• _TEXTAUSSCHNITT_:
Kriminalistik und Archäologie

Crime Watch No. 51 Um Hammett wird viel zu wenig Geschrei gemacht«, beschwerte sich Dorothy Parker zu Recht. Um dessen Antipodin Agatha Christie jedenfalls wird viel zu ...

Um Hammett wird viel zu wenig Geschrei gemacht«, beschwerte sich Dorothy Parker zu Recht. Um dessen Antipodin Agatha Christie jedenfalls wird viel zu viel Geschrei gemacht. Obwohl die Ausstellung Agatha Christie und der Orient. Kriminalistik und Archäologie weniger an Geschrei als an das Geraschel vergilbter Blätter gemahnt. Das liegt nicht an den vielen wertvollen archäologischen Ausstellungsstücken, vornehmlich aus Grabungen in Mesopotamien und zur Verfügung gestellt von den feinsten Adressen. Es liegt auch nicht unbedingt an der ungünstigen Platzierung in den Sonderhallen im Berliner Kulturforum, die die Ausstellung in zwei Teile (oben und zwei Treppen weiter unten) teilt, ohne dass dies einen ersichtlichen konzeptionellen Grund hat.

• _ERFASSTE ANGABEN_:
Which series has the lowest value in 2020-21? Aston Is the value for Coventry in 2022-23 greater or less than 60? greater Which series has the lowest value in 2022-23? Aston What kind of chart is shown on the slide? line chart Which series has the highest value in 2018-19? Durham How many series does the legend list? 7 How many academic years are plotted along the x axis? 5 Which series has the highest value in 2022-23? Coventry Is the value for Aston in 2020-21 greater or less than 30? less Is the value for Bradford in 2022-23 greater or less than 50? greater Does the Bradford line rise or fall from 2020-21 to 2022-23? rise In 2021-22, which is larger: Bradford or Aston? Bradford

• _IHRE AUFGABE_: Geben Sie an, wo die im Textausschnitt besprochene Ausstellung über Agatha Christie und den Orient gezeigt wird. Die Zeilen stammen aus einer anderen Quelle als der Textausschnitt.

• _ANTWORT_: In den Sonderhallen im Berliner Kulturforum.